As he continued, I felt the slight brush of his breath across my forehead. The nerves that ran the length of my spine and up into my head buzzed with electricity. The pressure from his fingers intensified, and he continued to tilt my head backward until… POP! I was sure the sound was loud enough to be heard through the airport.

Slowly, Darrell raised my head back up and released his grasp. I opened my eyes and found that my headache was all but gone. My face no longer felt flush, and the nausea in my stomach had subsided. It was a miracle.

“What happened?” I asked as I tipped my head from side to side. “What did you do to me?”

Darrell laughed to himself. “Nothing bad, miss. My mama used to have bad headaches, too. I learned a long time ago how to use pressure points to help with pain.”

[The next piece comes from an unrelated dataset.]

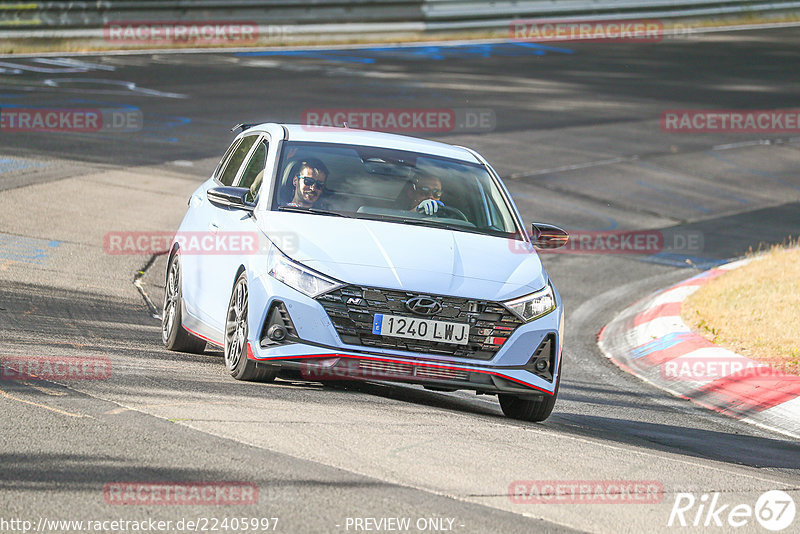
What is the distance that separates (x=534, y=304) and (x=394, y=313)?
0.90 m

I wasn’t sure I believed him, but I wasn’t going to argue. I was ready to get out of that place.

Darrell helped me with my luggage and into the most luxurious car I’d ever been in. It was a far cry nicer than that old pickup I drove back home. 

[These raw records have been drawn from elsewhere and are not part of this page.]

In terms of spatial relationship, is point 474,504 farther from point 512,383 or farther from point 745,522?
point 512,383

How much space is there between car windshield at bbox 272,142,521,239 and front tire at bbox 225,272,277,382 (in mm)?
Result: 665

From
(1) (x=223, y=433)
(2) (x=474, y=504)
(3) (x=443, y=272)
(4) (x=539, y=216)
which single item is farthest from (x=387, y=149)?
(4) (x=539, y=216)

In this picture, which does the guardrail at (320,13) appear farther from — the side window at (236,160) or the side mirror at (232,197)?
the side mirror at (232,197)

We didn’t talk much between the airport and the hotel. I didn’t even really look out the windows at all the sights. I was exhausted and just wanted to lie down. It had already been a crazy day, and it was only lunchtime.

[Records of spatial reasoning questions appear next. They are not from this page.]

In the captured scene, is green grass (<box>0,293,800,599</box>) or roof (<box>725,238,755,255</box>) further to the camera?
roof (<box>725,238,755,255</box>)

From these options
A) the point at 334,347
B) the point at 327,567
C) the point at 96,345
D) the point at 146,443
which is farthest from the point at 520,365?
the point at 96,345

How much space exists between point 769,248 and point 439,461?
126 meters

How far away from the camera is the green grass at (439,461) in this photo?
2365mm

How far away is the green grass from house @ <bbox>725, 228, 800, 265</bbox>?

As we pulled up to the hotel, I began to realize that my life was never going to be the same. I would never have imagined myself riding in a car this big, nor staying at a hotel this fancy. Yet none of it seemed real.

As my driver began taking my luggage out of the trunk, a young man emerged with an ornate bell cart. Darrell placed my luggage on the cart and gave the young man some instructions, along with what looked like a nice tip.

“Miss McKenzy,” Darrell crooned, walking back toward me, “follow this gentleman to the front desk. Your key is waiting, and he’ll make sure you get to your room. I’ll be back around seven to pick you up for dinner. Mr. Montgomery has made reservations and is looking forward to meeting you.”

Too tired to ask any questions, I nodded and followed the luggage cart into the hotel. I got my key, then headed for the elevators. I think my escort was speaking to me as we ascended, but I didn’t hear a word. My head didn’t hurt as it did before, but I found it hard to pay attention. 

He helped me into my room and set my luggage on the floor. He did his little spiel about room service and department numbers, but I wasn’t listening. I just wanted him to leave, but I didn’t want to be rude. Finally, he told me to enjoy my stay and exited my room. 

I looked around the plush suite, pretty sure it was bigger than my whole apartment back home. I was almost afraid to touch anything.

On the other side of the room, I saw the table. On it was a large bottle of champagne and a card. I walked over and picked it up to find a note from Blake.


I can’t tell you how excited I am that you’ve come home. I promise you that this will be an adventure you’ll never forget.

See you at dinner.


I walked over and sat on the edge of the bed, note still in hand. It was so soft and inviting. I decided to lay down, just for a bit. I figured a little rest wouldn’t hurt me and might help get rid of the rest of my headache.

I closed my eyes. I just needed to relax for a moment to catch my second wind. It was the last thing I remembered.